One of the more difficult concepts that managers, and sometimes coaches, struggle with is the strengths-based team. On the surface, it seems an easy idea. It's a group of individuals who all use their talents and strengths to accomplish a common goal. Great! That does sound simple. It is, however, wrong. Not only is this incorrect, but trying to operate like this can actually hurt a true team. A strengths-based team requires much more than everyone simply working on their strong points; it requires a deep knowledge of each team member's strengths and weaknesses and, importantly, the orchestration of those strengths and weaknesses to fit the goals of the team. Without that orchestration, teams flounder, flail, and fight.

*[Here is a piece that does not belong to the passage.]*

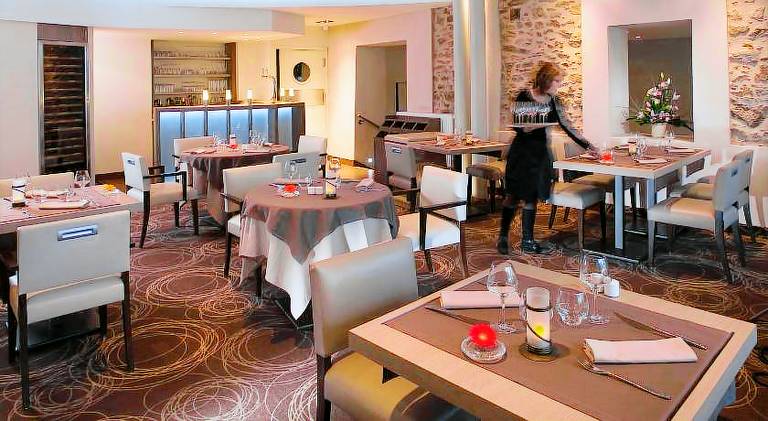 Logis Le Relais Saint Jacques — photo 2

Let me share with you a recent experience I had with a strengths-based team. I was working with a team charged with developing some really innovative ideas for one of our clients. At the project kick-off, we had gathered the team together to brainstorm and ideate on all the different things we could do -- the more ideas the better. Many people in the room had talent profiles that were perfect for such a task. We had lots of Ideation, Positivity, Strategic, and Self-Assurance, among others. And the majority of people in the room were leaning into those strengths and generating great ideas at a rapid pace, except for one guy -- there's always one, right? This person was not in brainstorming mode; this person was in full-on execution mode.

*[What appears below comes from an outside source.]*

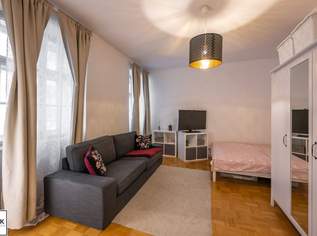 Ab 1.1.2027: *SINGLE-HIT* perfekte 1-Zimmer Wohnung in beliebter Lage // Uni-Wien Nähe, 758.25 €, Immobilien-Wohnungen in 1080 Josefstadt Ab 1.1.2027: *SINGLE-HIT* perfekte 1-Zimmer Wohnung in beliebter Lage // Uni-Wien Nähe, 758.25 €, Immobilien-Wohnungen in 1080 Josefstadt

Whenever a somewhat decent idea would develop, he would ask what the next steps were or try to assign responsibilities. He was using his talents -- he has tons of Activator -- but unfortunately, he was using it at the wrong time and place. As a result, he was completely throwing off the pace of the group. We would stutter and the idea generation, which was the point of the meeting, would grind to a halt. Happily, the team leader not only knew each of our strengths and weaknesses, but also knew how to orchestrate them to meet the specific demands of the project. "Jim, I love your enthusiasm, but I think you are moving a little bit ahead. Right, now what we need is less activator and more Context. What do you know has worked in the past for similar clients?" And off Jim went recounting past successes, giving great ideas in the process. Erstwhile Jim was hurting the group, now Jim was a valuable and leading contributor. Some of our best ideas came from him!

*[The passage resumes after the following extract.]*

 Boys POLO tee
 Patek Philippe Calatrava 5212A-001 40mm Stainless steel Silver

The genius of what that team leader did was not that she put a stop to Jim's Activator, but that she orchestrated his other talents to fit the needs of the group and the needs of the project. Where Jim had at first been a contradictory partner -- his talents were completely offsetting the actions of the group -- Jim was now a complementary one. And this is the key to strengths-based teams -- forming complementary partnerships. To do so, one must know each of the team member's talents and strengths, help team members understand which of their specific talents and strengths are needed by the group, and then position them in a way to contribute to the common goal. It's not easy, but when all of these things occur, a team will finally become a strengths-based team.